Member of the Kerala Legislative Assembly
- Incumbent
- Assumed office 1957
- Constituency: Irikkur

Personal details
- Born: 1 July 1914
- Died: 26 June 1995 (aged 80)

= T. C. Narayanan Nambiar =

Indian politician

T. C. Narayanan Nambiar (1 July 1914 – 26 June 1995) was an Indian politician. He represented Irikkur Assembly constituency in the first and second Kerala Legislative Assembly.

==Life==
Nambiar joined the Congress in 1930 and had participated in farmers' struggles. He has served several prison terms. Later he became a member of the Communist Party.
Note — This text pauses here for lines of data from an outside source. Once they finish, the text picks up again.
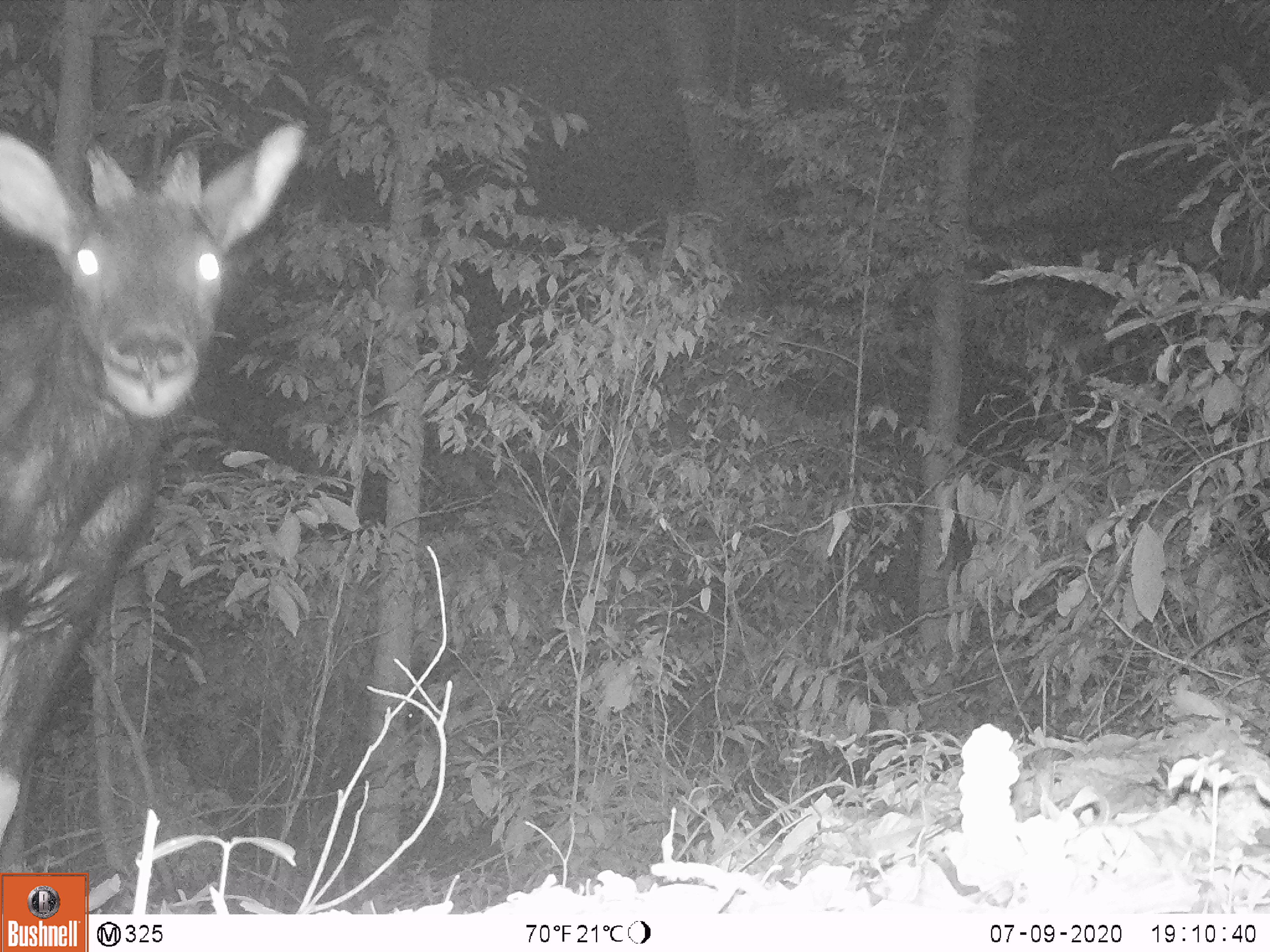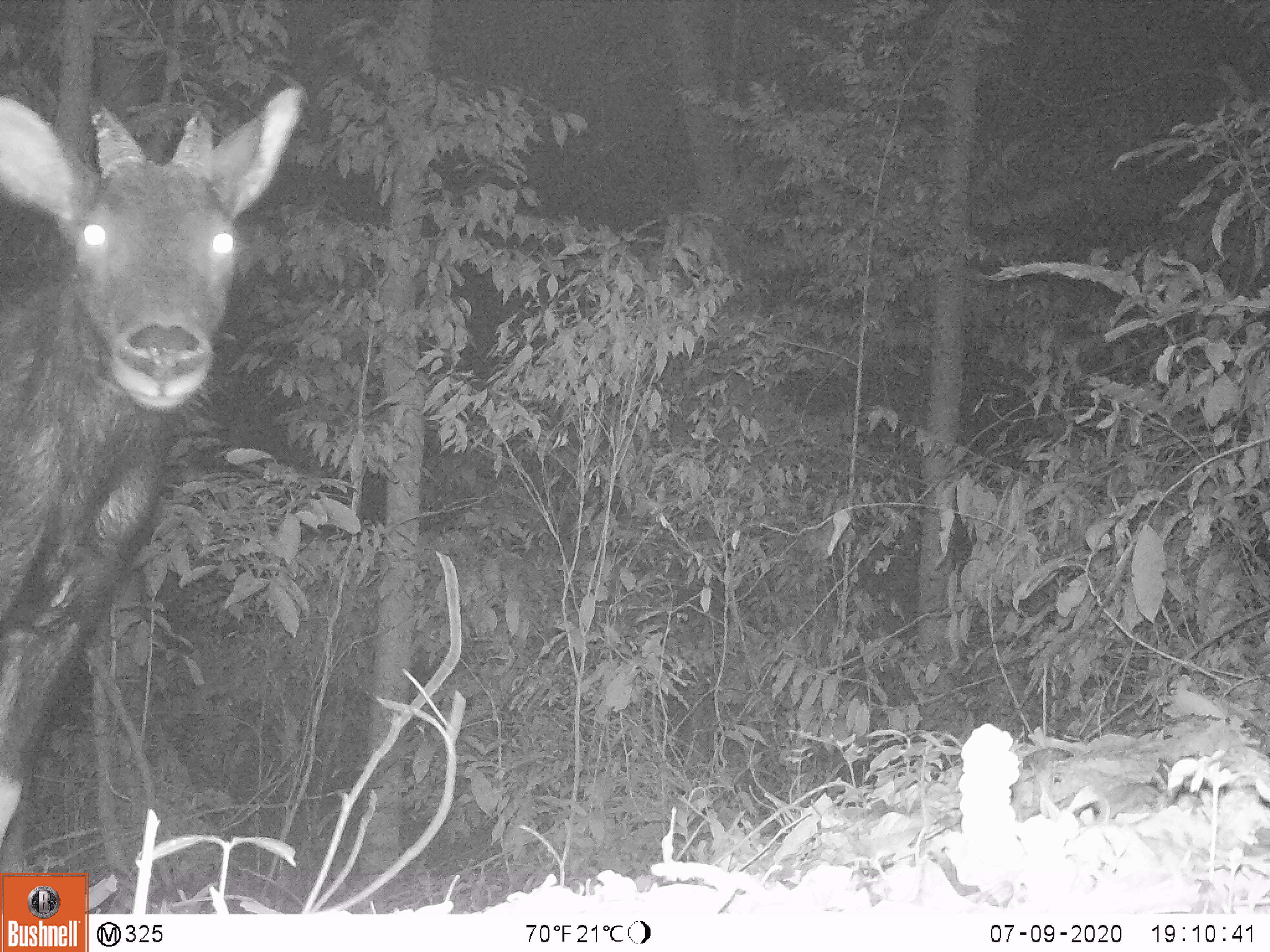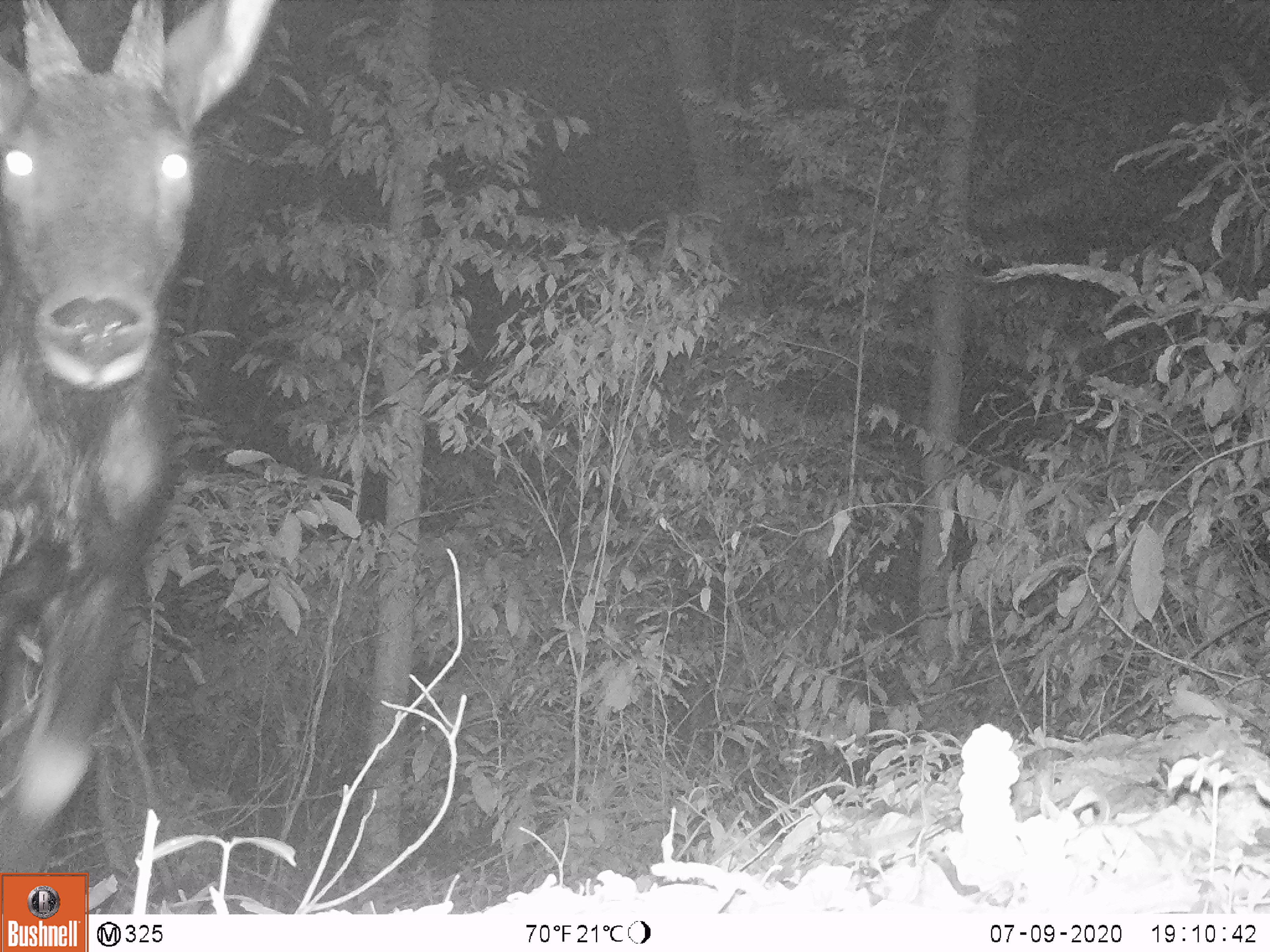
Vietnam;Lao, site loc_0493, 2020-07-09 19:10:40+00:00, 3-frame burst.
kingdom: Animalia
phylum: Chordata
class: Mammalia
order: Artiodactyla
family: Bovidae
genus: Capricornis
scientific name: Capricornis sumatraensis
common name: chinese serow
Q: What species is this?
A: Chinese serow (Capricornis sumatraensis).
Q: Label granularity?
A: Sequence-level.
Nambiar represented Communist Party of India and came to the Kerala Legislative Assembly in 1957. He was also a member of the Madras Legislative Assembly in 1952. He was a member of several committees. He served as the chairman of Estimates Committee from 1957 to 1960, chairman of Public Accounts Committee from 1960 to 1963. He was the Chief Whip of CPI in Madras Assembly and served as a member of Kerala University Senate. Narayanan Nambiar has worked as an editor for the publication Keraladayam. In 1957, he won from the Irikkur constituency in the first Kerala Assembly. He was also elected into the second Kerala Legislative assembly. Nambiar died on 26 June 1995 due to age related issues.